Plus qu’une consommatrice, Mme Faye décide de se lancer dans la production en montant sa petite entreprise en 2018.

Pour trouver les champs de la société Sina Distribution, il faut se rendre au village de Colona, commune de Ronkh, dans le département de Dagana.

Ici, elle exploite entre 70 et 80 hectares surveillés par deux ouvriers agricoles.

Sina Faye travaille en collaboration avec Africa Rice pour le volet semences, un aspect très important, selon elle.

”On fait un travail sur l’homogénéité variétale. C’est-à-dire chaque parcelle avec une variété, et à la récolte, on récolte seulement cette variété-là”, explique-t-elle.

Dans le cadre de son activité, Mme Faye revendique 10 emplois directs et une soixantaine d’emplois indirects.

Arame Mbaye fait partie de ces employés saisonniers.
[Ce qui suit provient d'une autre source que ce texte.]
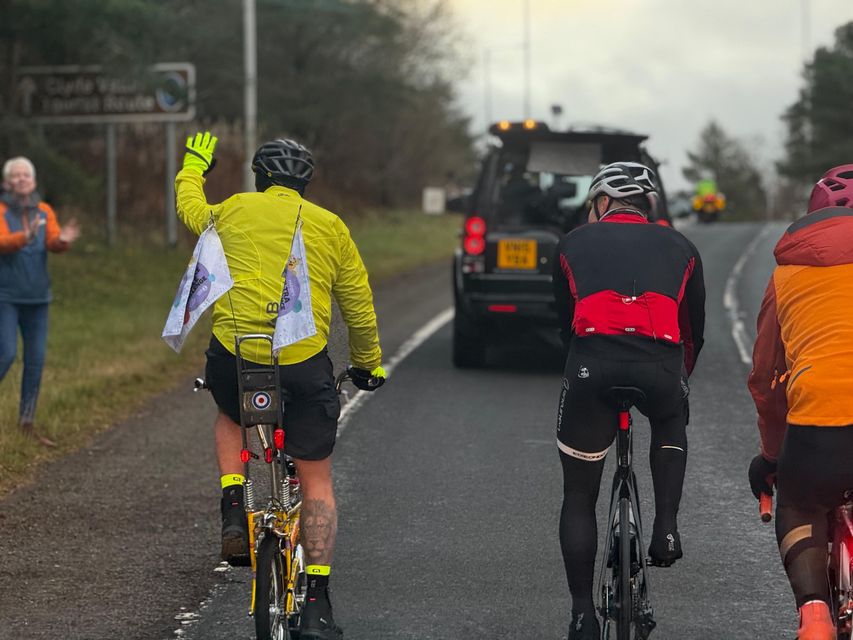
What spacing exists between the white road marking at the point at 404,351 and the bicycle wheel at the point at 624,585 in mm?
4728

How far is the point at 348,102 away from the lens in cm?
4200

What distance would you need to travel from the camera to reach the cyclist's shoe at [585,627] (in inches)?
203

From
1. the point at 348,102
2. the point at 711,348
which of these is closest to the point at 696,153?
the point at 348,102

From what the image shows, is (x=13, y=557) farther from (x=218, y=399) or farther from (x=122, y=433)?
(x=122, y=433)

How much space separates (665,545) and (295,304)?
1.48 m

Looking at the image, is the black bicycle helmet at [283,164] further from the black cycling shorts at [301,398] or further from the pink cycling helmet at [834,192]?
the pink cycling helmet at [834,192]

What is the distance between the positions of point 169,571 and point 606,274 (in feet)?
9.15

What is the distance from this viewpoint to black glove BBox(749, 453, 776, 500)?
483cm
Ce matin, elle et ses amies ont quitté le village de Mbagam, situé dans la commune de Rosso, à bord d’un tricycle transformé en moyen de transport de personnes.

Avec l’avènement du projet RIZAO, la productrice veut aller encore plus loin. “Avec RIZAO, on pourra augmenter la surface cultivée. Parce qu’il y a beaucoup de jeunes aujourd’hui qui ont entre 18 mois et moins de 35 ans qui veulent intégrer ce que nous faisons”, dit-elle.

Mme Faye insiste beaucoup sur l’accès aux semences pré-base. Il faudra renforcer les structures de recherche, les renforcer avec la production de semences, qu’on ait assez de pré-base et qu’on forme les producteurs aussi. Parce que tout ça, ce sont des problématiques”, souligne-t-elle.

Ndèye Sina Touré Faye confie que la demande de riz basmati excède sa production, preuve que le produit est bien apprécié par les consommateurs.  “Le basmati était un mythe au Sénégal. Les Sénégalais savent que maintenant, ils peuvent compter sur le riz de la vallée et éviter d’en importer […]”.

“Les Sénégalais ont commencé à l’apprécier […], a-t-elle poursuivi, parce qu’on répond à leurs critères de consommation. Chaque pays a des critères de consommation. Nous, au Sénégal, on sait qu’on veut un riz doux, facile à cuisiner, très riche, etc. Et c’est ce que nous avons là aujourd’hui”.

                                                                                                                   Inclusion sociale

La présidente de Sina Distribution estime qu’il faut continuer dans ce sillage. De cette manière, “d’ici quelques années, on n’aura plus à importer du riz et on pourra quand même nourrir tous les Sénégalais avec ce riz Basmati et les autres variétés”.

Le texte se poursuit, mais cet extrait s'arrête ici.